LAMENTATIONS 1
A
Bible Study - Commentary by Jim Melough
Copyright
2003 James Melough
1:1. “How doth the city sit solitary, that was full of people! how is
she become as a widow! she that was great among the nations, and princess
among the provinces, how is she become tributary!”
The solitary, desolate city was Jerusalem, reduced to rubble, her citizens
languishing in captivity in Babylon because of their wickedness, of which they
refused to repent.
As its capital, Jerusalem represents the nation Israel, who is described as
the wife of Jehovah, “For thy Maker is thine husband; the Lord of hosts is his
name; and thy Redeemer the Holy One of Israel; The God of the whole earth
shall he be called,” Isa 54:5. But what a difference sin had made. She had
become as a widow, not because her “Husband” had died, but because her sin had
made it necessary for Him to act toward her as though He were dead. Because
of the severed relationship between her and God she had become destitute.
Instead of enjoying the milk and honey of Canaan, she had become bondslave to
the Babylonians, and except for the small believing remnant that returned from
that bondage at the end of the seventy year captivity, the separation of that
generation of Israel became eternal, for apart from the returned small
believing remnant, that generation died in unbelief, that is, in separation
from God.
We are, however, missing the lesson here if we fail to see that in rebel
Israel’s literal state, God is showing us in symbol the spiritual state of all
who have not been born again through faith in the Lord Jesus Christ as Savior
and Lord. Until that new birth takes place we are spiritual widows,
destitute, separated from God, that separation eventually taking us first into
hell, and ultimately into the eternal torment of the lake of fire.
A further lesson to be learnt from Israel’s desolate solitary state is that
the torment of the unconverted will be unmitigated by the fact of its being
also suffered by others. The old adage, “Sorrow shared is sorrow halved” will
have no application to the eternal agony that will be the portion of the
unbeliever. Each will be so occupied with his own indescribable misery that
he will find no comfort in knowing that others are also suffering the same
anguish.
In the days of David and Solomon, Israel was “great among the nations,”
reigning like a queen over them, but her sin had compelled God to topple her
from that pinnacle of earthly glory, and reduce her to the status of a slave.
And so will it be with many of those who have occupied high positions during
their brief day on earth. That fleeting hour of earthly power and prominence
will be exchanged for an eternity of hopeless degradation and torment.
1:2. “She weepeth sore in the night, and her tears are on her cheeks:
among all her lovers (allies) she hath none to comfort her: all her friends
have dealt treacherously with her, they are become her enemies.”
In captivity in Babylon, Israel wept bitterly; but sadly she wept, not for her
many sins, but for departed pleasure, prominence and glory, and in this she
continues to be the portrait of those who suddenly find themselves in the
darkness and torment of hell
Israel’s weeping “in the night” is the reminder that one of the
characteristics of the eternal state of the unsaved will be utter darkness, as
it is written, “... to whom is reserved the blackness of darkness for ever,”

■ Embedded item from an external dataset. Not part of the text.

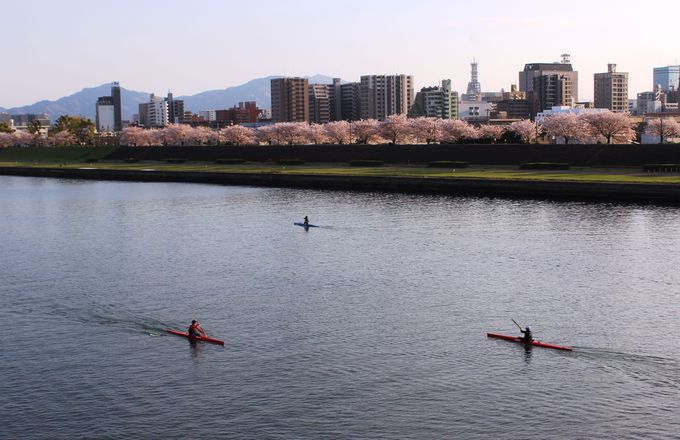 桜舞い散る「大分川河川敷」は贅沢なウォーキングコース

Jude 13; and “her tears ... on her cheeks,” is the further reminder that the
eternal portion of the unsaved will be that of “weeping, and wailing, and
gnashing of teeth,” Mt 8:12.
“...lovers” is better translated “allies.” In the day of her calamity, Israel
had neither allies nor comforters; and so will it be with all who die without
Christ, for without Him, a man has nothing: his case is hopeless.
Those Israel had counted as friends when she lived in rebellion against God,
proved in the day of testing to be treacherous enemies; and in this God would
teach the lesson that those who seem to be friends in the sinful pleasures and
distractions that keep men from Christ, will prove to have been the most
deadly foes, their supposed friendship costing the deceived fool his priceless
soul.
1:3. “Judah is gone into captivity because of affliction, and because
of great servitude: she dwelleth among the heathen, she findeth no rest: all
her persecutors overtook her between the straits.”
“... because of affliction ... and ... great servitude,” explains why Judah
had gone into captivity: it was God’s recompense of her evil, as Taylor
translates it, “Because of all the wrong she did to others, making them her
slaves.” God is uniquely facile in adapting the punishment to the crime.
Her dwelling “among the heathen (nations)” refers to her having been carried
captive into Babylon, a captivity that is itself figurative of the torment
that will be the eternal portion of all who die in unbelief; and her finding
“no rest,” declares also that there will be no respite to that suffering.
There is no suffering on earth that is not relieved, even briefly, by sleep;
but in that dreadful abode of the damned there is no such relief, for in that
continuous night there is no sleep, no rest: only an unalleviated endurance of
torment.
“... between the straits” is also translated in the midst of her distress:
in places where there is no way out. This was the literal experience of
rebel Judah, but her experience continues to be figurative of that which
awaits the unrepentant, first in hell, and eternally in the lake of fire.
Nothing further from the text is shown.